AT&T at one time hatched an idea -- a fast-follower copycat plan drawn from IBM’s marketing playbook.
AT&T rolled out vertical marketing, made up of industry-specific applications for roughly 20 vertical markets. For example, some solutions were developed for healthcare, others for banking, more for automotive, and so on. The industry marketing tool worked for AT&T, like a charm. I know, because I worked on the program development.
AT&T wouldn’t claim inventor status of the vertical industry marketing model, because the company wasn’t its inventor; it had yielded first-mover advantage to IBM. AT&T thereby became a fast-follower -- second to market. Borrowing exhaustively from IBM’s hard work saved the carrier time to market. AT&T leaped years ahead of practically all its competition, which collectively possessed no vertical market knowledge or ability whatsoever. AT&T quickly sold customer value, enabled through the company’s fast-follower advantage.
Vertical industry marketing is relevant today for hosted PBX providers; so too is fast-follower. By focusing on industries that buy or need a lot of hosted PBX, vendors can separate the wheat from the chaff, distinguishing themselves from thousands of competitors. Then by selling applications that uniquely benefit specific verticals, they add customer value. In short order, a bevy of competitors is whittled down to a few; and customers get productivity-enhancing features previously available from no one or just one. I’ll address both.
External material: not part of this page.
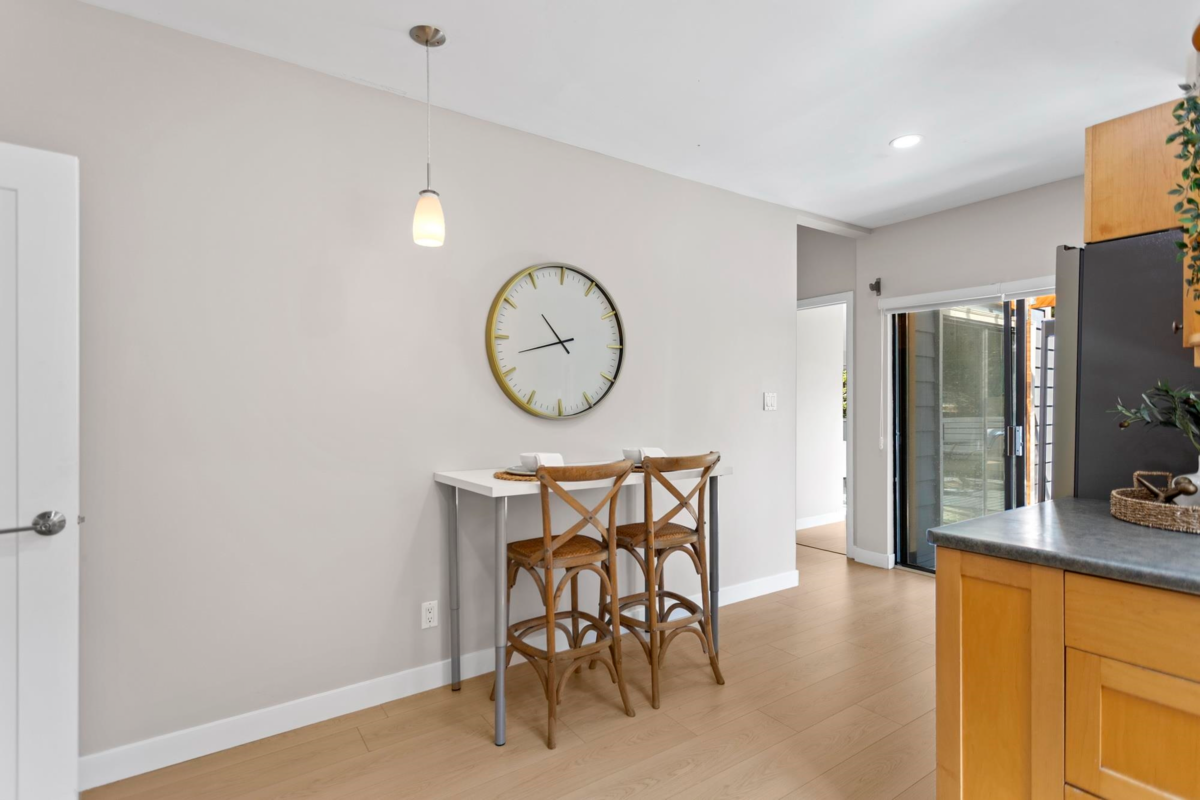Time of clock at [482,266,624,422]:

Eastern Management Group’s consulting practice advises clients on vertical marketing. Five industries, out of 19 vertical markets covered in our "Worldwide Hosted PBX Market 2019-2025
" report, are noteworthy since substantial hosted PBX opportunities exist in each. They are:
- Banking and finance
- Healthcare and life sciences
- Professional services
Small, mid-market, and enterprise businesses in any of these fields now have a little bit of work to do; that is, they must short-list vendors with vertical market specialties, and applications-products tailored to the vertical. Schools, for example, need to communicate with teachers; and schools need security. Recruiting companies require applicant tracking systems.
Here’s a vertical marketing example at work: Mitel has an interest in selling to and supporting recruiting companies with industry-specific cloud applications. Two integrations that Mitel offers are JobDiva and PCRecruiter.
Mitel’s vertical market focus is different from the garden variety of productivity-improving application integrations that practically everyone sells -- namely SAP, Salesforce, and Zendesk, for example.
This is the tip of the iceberg. Vendors can further differentiate themselves with industry specialization and fast-follower applications. Market managers can develop expertise in one or more vertical markets, and product managers can work with them to create industry-specific applications.
Such specialization accomplishes two things: First, it sets the vendor distinctly apart from all the competition. Recall I used the term “thousands of competitors” at the top of this piece. Second, small, mid-market, and enterprise customers can seek out and work with a vendor that is truly a partner. And that’s something from which we’d all benefit.